__Task__
Reproduce the data below word for word, leaving out the pictures.

__Information shown__
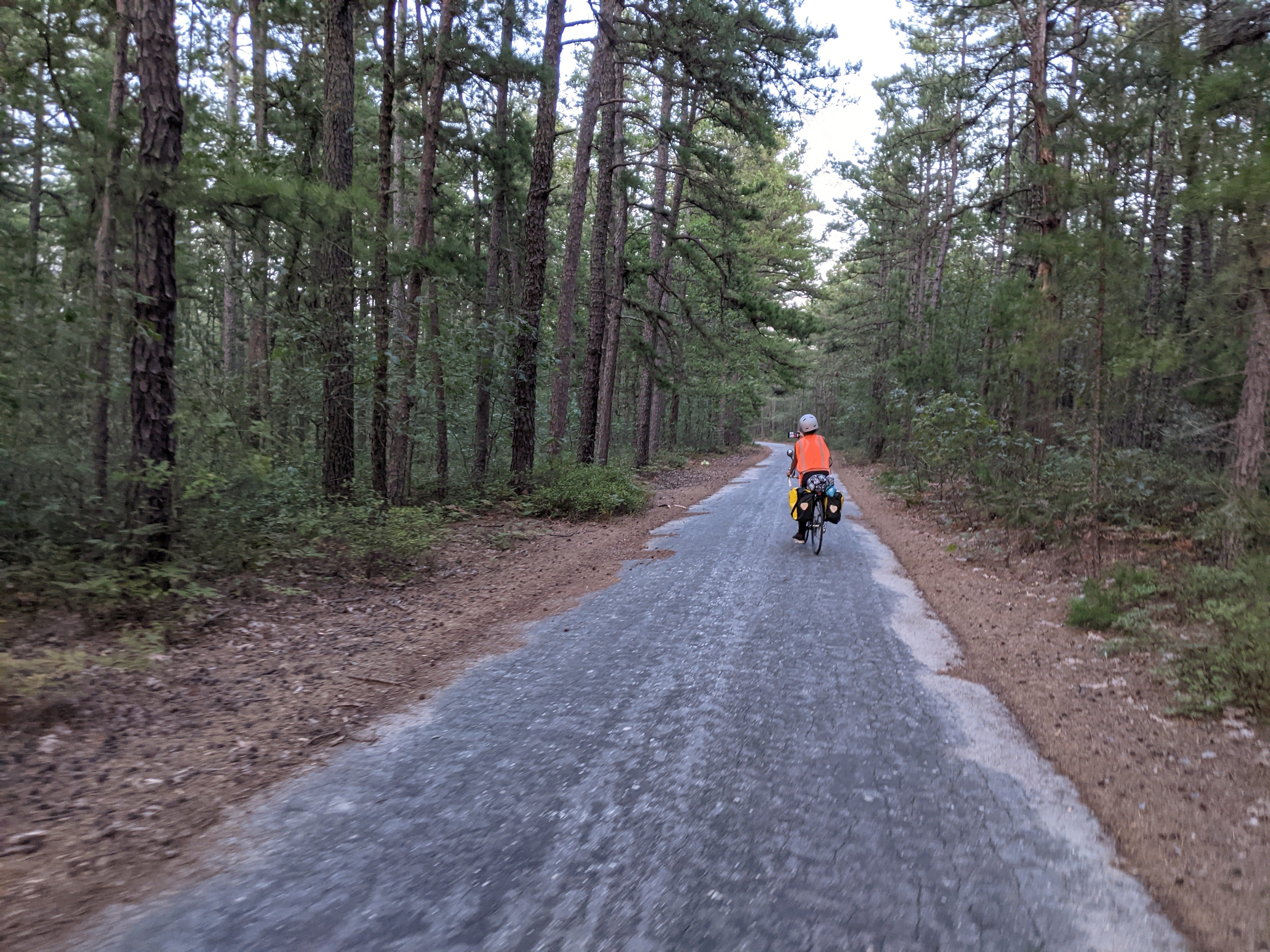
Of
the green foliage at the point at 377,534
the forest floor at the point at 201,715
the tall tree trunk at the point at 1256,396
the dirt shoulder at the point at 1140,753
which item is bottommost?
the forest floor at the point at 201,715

__Result__
Of
the green foliage at the point at 377,534
the forest floor at the point at 201,715
the tall tree trunk at the point at 1256,396
the dirt shoulder at the point at 1140,753
which item is bottommost?
the forest floor at the point at 201,715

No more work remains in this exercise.